Este artigo é apresentado em três línguas para ser dado ao conhecimento da comunidade internacional, em particular aos trabalhadores gregos.


Ao escrever o artigo anterior, eu ainda alimentava uma cândida ilusão: esperava que Arménio Carlos se retractasse das suas infames acusações de vandalismo atiradas aos movimentos autónomos; que fizesse uma autocrítica e apresentasse um pedido de desculpas, depois de bem examinadas todas as provas materiais da carga policial no dia 22-março-2012 sobre a população em geral, incluindo turistas. Estas provas demonstram à saciedade que a manifestação convocada por aqueles movimentos não provocou quaisquer desacatos – pelo contrário, foi vítima de um plano premeditado de agressão brutal.

Cabe agora perguntar: premeditado por quem? Apenas pela polícia? Hmmm...

This article is presented in three languages, in order ​​to be given to the knowledge of the international community, particularly the Greek workers.

While I was writing the previous article, I still harbored a candid illusion: I was hopping that Arménio Carlos (the secretary-general for CGTP union) would retract his infamous charges of vandalism thrown to the autonomous movements, that he would make a self-criticism and present an apology, having examined all the evidence proving the police charge on 22-March-2012 against the population, including tourists. These solid evidence show that the demonstration called by those movements did not cause any disrespect - on the contrary, the demonstrators were the victims of a premeditated plan of brutal aggression.

It is now the time to ask: premeditated by whom? Only the police? Hmmm...
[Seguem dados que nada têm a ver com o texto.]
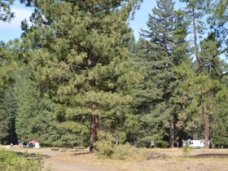 teanaway_campground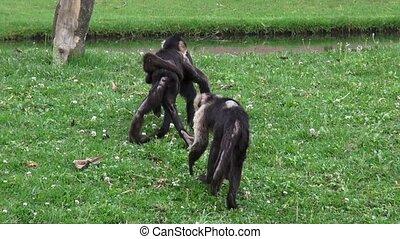 capucin, singes, primates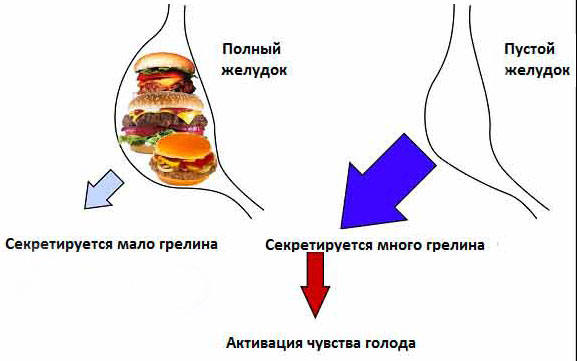 Основная функция грелина – это возбуждения аппетита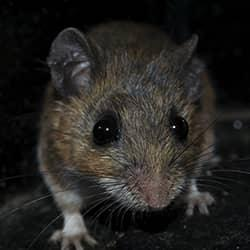 mouse in a new york home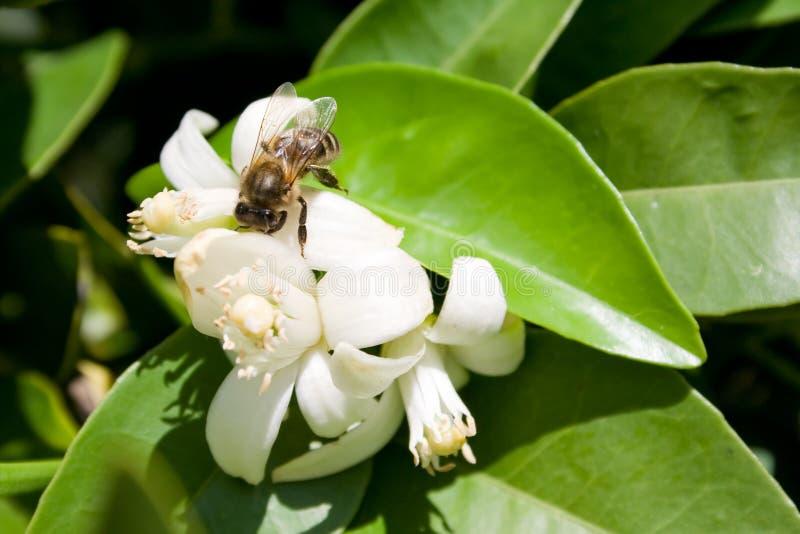 μέλισσα που συλλέγει τη στοκ εικόνες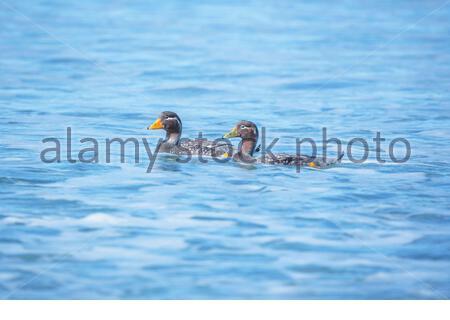 Steamer ducks swimming (Tachyeres brachypterus), Falkland Islands, South America - Stock Photo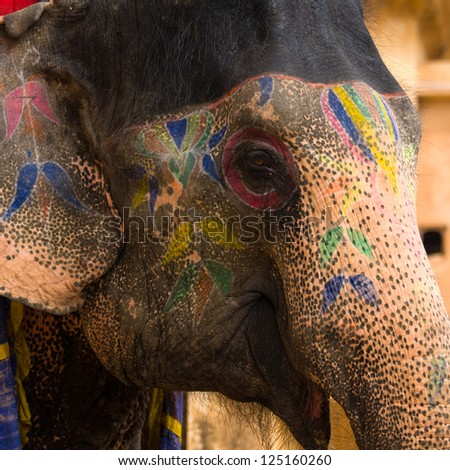 Close up view of elephant face, Jaipur, Rajasthan, India. - stock photo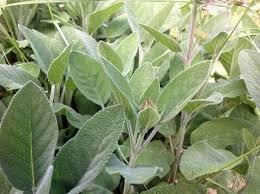 Broadleaf Sage Seeds Perennial 1500 (Broadleaf Sage)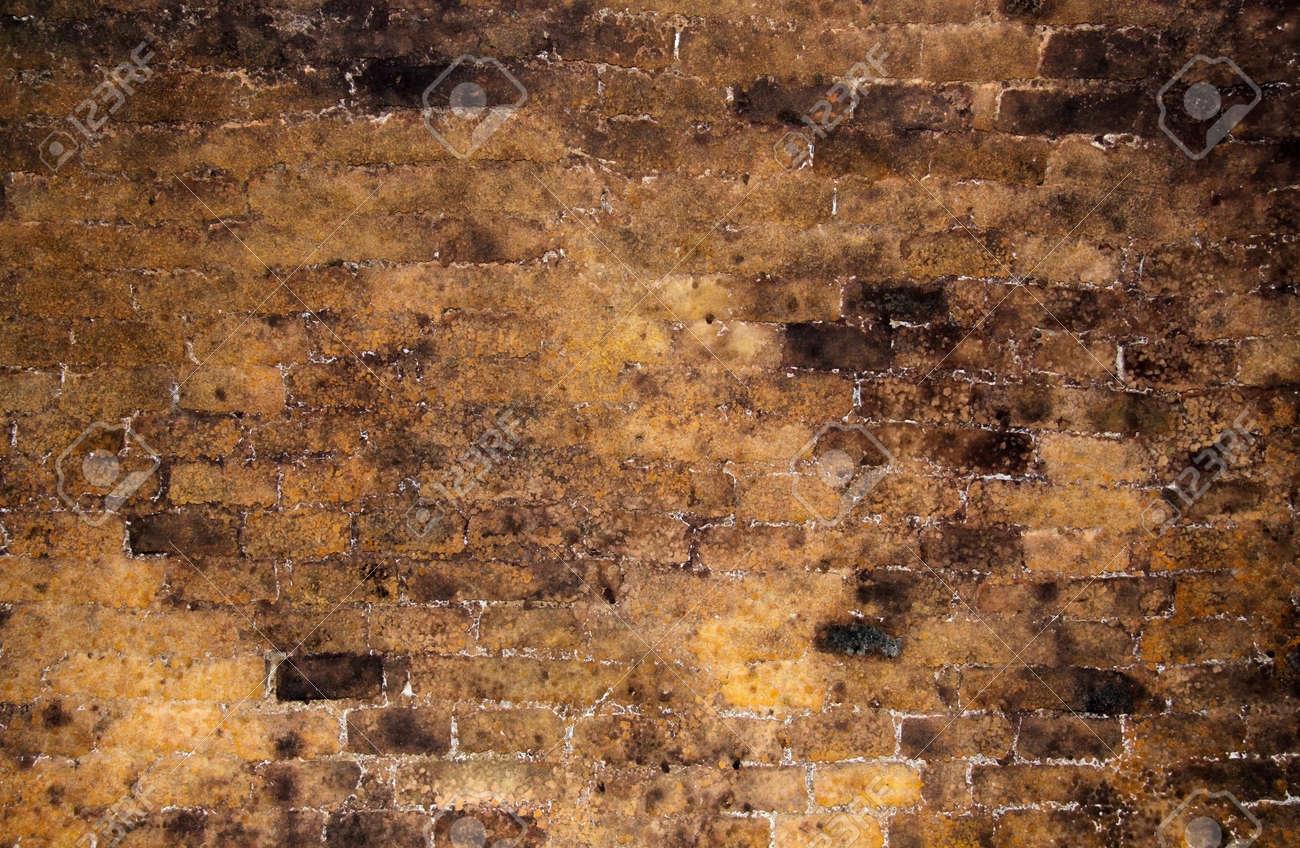 Cave A Vin En Brique mur de briques à l'intérieur d'une ancienne cave à vin comme toile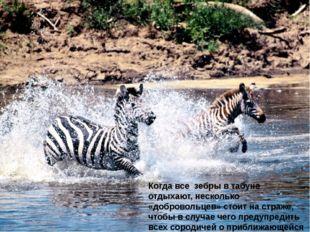 Когда все зебры в табуне отдыхают, несколько «добровольцев» стоит на страже,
Cet article est présenté en trois langues à fin de être délivré à la communauté internationale, en particulier les travailleurs grecs.

En écrivant l'article précédent, j'ai toujours nourri une illusion candide: je m'attendais que Arménio Carlos retirerait ses accusations infâmes de vandalisme jetés aux mouvements autonomes, qu'il ferait une auto-critique présentant des excuses, après avoir examiné toutes les preuves materiels de la charge de la police le 22-Mars-2012 sur la population en général, y compris les touristes. Ces preuves suffisent à montrer que la manifestation appelée par les mouvements autonomes n'a pas commis de vandalismes - au contraire, les manifestants on été les victimes d'un plan prémédité d'agression brutal.

Maintenant il faut demander: prémédité par qui? Seulement la police? Hmmm ...


Arménio Carlos, o campeão da direita nacional

Citando o secretário-geral da CGTP:

«nós entendemos que todos têm o direito de exprimir e de se manifestar nas ruas, mas nós não aceitamos actos de vandalismo. Nós não admitimos actos de vandalismo, e portanto pela nossa parte condenamos aqueles acontecimentos que ocorreram esta tarde no Chiado, nomeadamente com outros movimentos»
[sic, em directo na TV]

Arménio Carlos, the champion of the national right wing

Quoting the CGTP secretary-general:

«we agree that everyone has the right to express and manifest on the streets, but we do not accept acts of vandalism. We do not accept acts of vandalism, and so we condemn those events that occurred this afternoon at Chiado, in particular with other movements»
[his own words alive on TV]

Arménio Carlos, le champion de la droite nationale

Citant le sécretaire général de la CGTP:
«nous sommes d'accord que tout le monde a le droit de s'exprimer et de se manifester dans les rues, mais nous n'acceptons pas les actes de vandalisme. Nous n'acceptons pas les actes de vandalisme, et donc pour notre part, nous condamnons les événements qui ont eu lieu cet après-midi au Chiado, en particulier avec d'autres mouvements»
[ces propres mots en direct à la télé]

Arménio Carlos, o campeão da direita internacional

Citando o secretário-geral da CGTP:

«na Grécia o que aconteceu não tem nada a ver com a luta dos trabalhadores ou do movimento sindical grego, foram sempre iniciativas organizadas por outras entidades, nalguns casos com infiltrados da polícia, para denegrirem a luta dos trabalhadores»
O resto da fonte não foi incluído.